> _Assignment_
Print the passage from the courthouse history text from "The PWA was" up to and including "Oklahoma County Courthouse.", without changing any wording.

### Document extract

The PWA was founded in 1933 to increase employment and stimulate the economy through the construction of useful public works. The agency created thousands of construction jobs for skilled and unskilled workers and, thereby, helped ease the economic distress of the Great Depression.

One of the PWA workers who benefitted from the project and the New Deal's parallel interest in promoting regional art was Derald T. Swineford, who later became a prominent Oklahoma sculptor and art professor at the Oklahoma College for Women, now the University of Science and Arts of Oklahoma in Chickasha. The wooden bas-relief carvings found above chamber doors and behind the judicial benches were carved by Swineford. Swineford's murals appear in public buildings in Enid, Norman, and Chickasha, as well as in the Oklahoma County Courthouse.

Importantly, when the Oklahoma County Courthouse was built in 1936 — a time when the national economy was beginning to rebound from the depths of the depression — the new complex symbolized a break with the past. This symbolic break was epitomized by the juxtaposition of two photographs published in the Daily Oklahoman, one of the aging Romanesque courthouse, the other of the stately, sleek new seat of county government, with the caption "The Old Gives Way to the New."[2] For Oklahoma County residents, the new Oklahoma County Courthouse represented their hopes for a prosperous future.

Architectural Significance

The Oklahoma County Courthouse is significant as an outstanding local example of the Art Deco architecture of the New Deal. Often referred to as "PWA Art Deco," the style was transitional both between classical architectural and the International Style and between the Zigzag Art Deco of the twenties and the Streamline Art Deco of the thirties. The PWA Art Deco style was more severe than the earlier Zigzag idiom, and the ornamentation and building material relied less on the use of color. Most buildings of this style are monumental; their size and bulk conveyed "an image of strength, solidity and permanence, a sign of reassurance to a disillusioned nation."[3] Hallmarks of the style include zigzag massing, symmetrical composition, the suggestion of an entablature and cornice, and the use of applied ornamentation. Ornament often took the form of relief sculpture, murals, and mosaics depicting local themes and glorifying the "common man," and it commonly found expression in "machine age" materials such as aluminum. These hallmarks are evident in the Oklahoma County Courthouse, which fuses the geometric expressionism of Art Deco, the Southwest's lexicon of ornament and symbols, and classical motifs. The stepped-back massing and the use of floriated ornamentation executed in aluminum, bas-relief murals depicting frontier scenes, and classical ornament such as fluted pilasters, dentils, volutes, and palmettes combine to create an elegant example of PWA Art Deco architecture. Moreover, the richly ornamental interior, including the use of rich textures and contrasting colors, Southwestern motifs, Art Deco light fixtures, and patterned terrazzo floors, contribute importantly to the significance of the building.

######
### Provided information

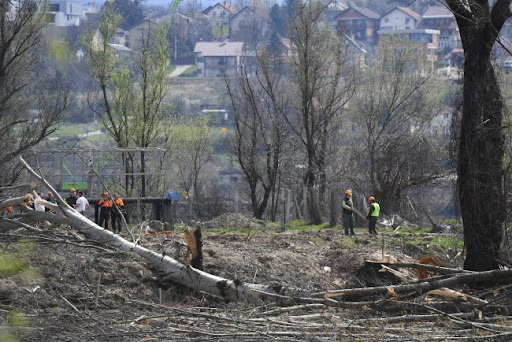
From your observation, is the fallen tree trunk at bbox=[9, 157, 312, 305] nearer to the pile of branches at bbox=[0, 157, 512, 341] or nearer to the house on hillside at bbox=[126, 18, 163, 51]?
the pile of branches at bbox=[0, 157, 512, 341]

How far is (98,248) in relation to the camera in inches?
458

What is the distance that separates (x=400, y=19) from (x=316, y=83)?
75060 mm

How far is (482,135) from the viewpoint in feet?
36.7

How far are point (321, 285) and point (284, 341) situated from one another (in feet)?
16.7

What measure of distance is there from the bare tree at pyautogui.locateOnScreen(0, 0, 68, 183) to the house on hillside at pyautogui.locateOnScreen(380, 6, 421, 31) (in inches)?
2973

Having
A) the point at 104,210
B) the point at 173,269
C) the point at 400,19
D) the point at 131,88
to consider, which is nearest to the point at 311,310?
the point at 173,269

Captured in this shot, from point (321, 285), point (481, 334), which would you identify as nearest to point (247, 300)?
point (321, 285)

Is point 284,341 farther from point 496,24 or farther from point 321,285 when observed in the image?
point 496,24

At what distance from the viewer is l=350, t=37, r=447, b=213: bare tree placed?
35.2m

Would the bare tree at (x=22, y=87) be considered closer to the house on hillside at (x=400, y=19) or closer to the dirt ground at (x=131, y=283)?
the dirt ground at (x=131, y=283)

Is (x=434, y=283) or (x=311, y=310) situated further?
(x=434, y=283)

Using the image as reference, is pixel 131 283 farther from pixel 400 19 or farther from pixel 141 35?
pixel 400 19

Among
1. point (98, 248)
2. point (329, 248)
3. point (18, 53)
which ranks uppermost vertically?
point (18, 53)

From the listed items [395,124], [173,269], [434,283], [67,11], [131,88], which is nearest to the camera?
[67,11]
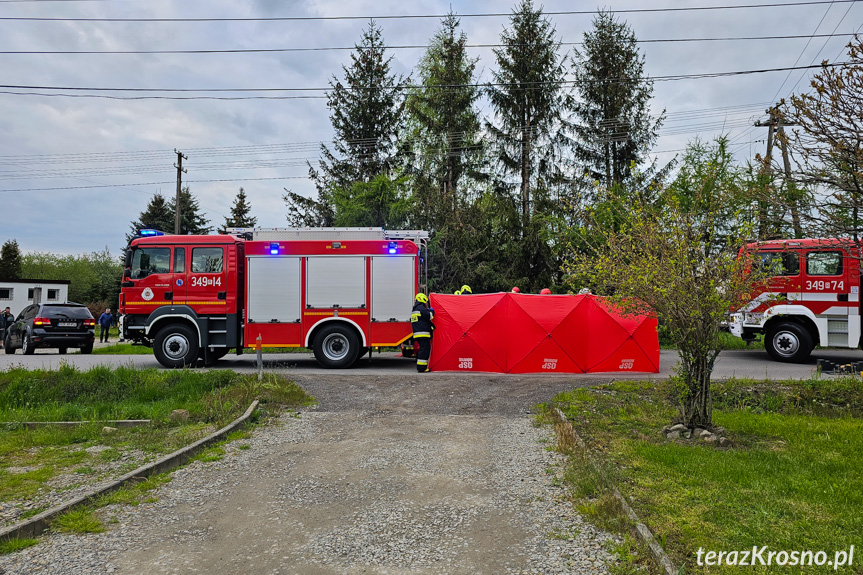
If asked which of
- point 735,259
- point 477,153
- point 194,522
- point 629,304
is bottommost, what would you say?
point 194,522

######

> _Answer to the exercise_
The PWA was founded in 1933 to increase employment and stimulate the economy through the construction of useful public works. The agency created thousands of construction jobs for skilled and unskilled workers and, thereby, helped ease the economic distress of the Great Depression.

One of the PWA workers who benefitted from the project and the New Deal's parallel interest in promoting regional art was Derald T. Swineford, who later became a prominent Oklahoma sculptor and art professor at the Oklahoma College for Women, now the University of Science and Arts of Oklahoma in Chickasha. The wooden bas-relief carvings found above chamber doors and behind the judicial benches were carved by Swineford. Swineford's murals appear in public buildings in Enid, Norman, and Chickasha, as well as in the Oklahoma County Courthouse.